Graph understanding data:
----------

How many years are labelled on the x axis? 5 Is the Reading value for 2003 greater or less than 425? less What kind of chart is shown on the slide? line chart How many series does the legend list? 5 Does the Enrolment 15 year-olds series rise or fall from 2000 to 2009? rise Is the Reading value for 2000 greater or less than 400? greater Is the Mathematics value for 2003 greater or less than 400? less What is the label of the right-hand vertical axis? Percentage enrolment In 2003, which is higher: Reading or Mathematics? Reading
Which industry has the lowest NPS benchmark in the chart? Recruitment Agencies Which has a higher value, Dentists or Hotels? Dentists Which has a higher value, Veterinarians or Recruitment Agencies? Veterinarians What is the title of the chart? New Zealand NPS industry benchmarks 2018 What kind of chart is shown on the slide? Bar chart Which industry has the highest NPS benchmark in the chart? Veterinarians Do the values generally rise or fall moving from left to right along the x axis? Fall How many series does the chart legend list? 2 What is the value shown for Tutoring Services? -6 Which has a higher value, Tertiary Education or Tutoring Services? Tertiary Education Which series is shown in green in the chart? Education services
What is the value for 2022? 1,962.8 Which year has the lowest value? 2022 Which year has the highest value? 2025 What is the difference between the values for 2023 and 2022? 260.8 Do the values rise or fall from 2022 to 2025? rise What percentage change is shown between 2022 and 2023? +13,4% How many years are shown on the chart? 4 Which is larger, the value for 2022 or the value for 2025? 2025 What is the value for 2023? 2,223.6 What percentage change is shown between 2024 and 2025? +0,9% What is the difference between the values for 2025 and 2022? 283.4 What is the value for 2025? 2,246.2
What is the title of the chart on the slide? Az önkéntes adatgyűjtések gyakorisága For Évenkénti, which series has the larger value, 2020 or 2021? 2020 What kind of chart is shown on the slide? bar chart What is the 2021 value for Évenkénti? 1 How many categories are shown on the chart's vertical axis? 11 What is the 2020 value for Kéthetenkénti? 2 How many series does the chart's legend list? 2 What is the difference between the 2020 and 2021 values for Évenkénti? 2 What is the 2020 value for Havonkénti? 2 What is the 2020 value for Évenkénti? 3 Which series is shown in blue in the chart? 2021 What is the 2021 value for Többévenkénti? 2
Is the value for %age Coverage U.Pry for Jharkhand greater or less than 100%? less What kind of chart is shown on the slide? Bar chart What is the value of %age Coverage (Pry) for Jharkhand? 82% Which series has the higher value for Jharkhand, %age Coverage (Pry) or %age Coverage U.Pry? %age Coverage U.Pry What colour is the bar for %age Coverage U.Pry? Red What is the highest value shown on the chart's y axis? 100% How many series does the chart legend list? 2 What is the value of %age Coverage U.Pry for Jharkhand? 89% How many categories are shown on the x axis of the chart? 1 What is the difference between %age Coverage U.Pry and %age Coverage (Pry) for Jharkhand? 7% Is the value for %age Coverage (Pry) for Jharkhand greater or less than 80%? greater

----------

Assignment: Rewrite everything from the start of the records down to the line containing "Which industry has the lowest", swapping "x axis" for "horizontal axis" and leaving all else unchanged.

Reply to the exercise:
How many years are labelled on the horizontal axis? 5 Is the Reading value for 2003 greater or less than 425? less What kind of chart is shown on the slide? line chart How many series does the legend list? 5 Does the Enrolment 15 year-olds series rise or fall from 2000 to 2009? rise Is the Reading value for 2000 greater or less than 400? greater Is the Mathematics value for 2003 greater or less than 400? less What is the label of the right-hand vertical axis? Percentage enrolment In 2003, which is higher: Reading or Mathematics? Reading
Which industry has the lowest NPS benchmark in the chart? Recruitment Agencies Which has a higher value, Dentists or Hotels? Dentists Which has a higher value, Veterinarians or Recruitment Agencies? Veterinarians What is the title of the chart? New Zealand NPS industry benchmarks 2018 What kind of chart is shown on the slide? Bar chart Which industry has the highest NPS benchmark in the chart? Veterinarians Do the values generally rise or fall moving from left to right along the horizontal axis? Fall How many series does the chart legend list? 2 What is the value shown for Tutoring Services? -6 Which has a higher value, Tertiary Education or Tutoring Services? Tertiary Education Which series is shown in green in the chart? Education services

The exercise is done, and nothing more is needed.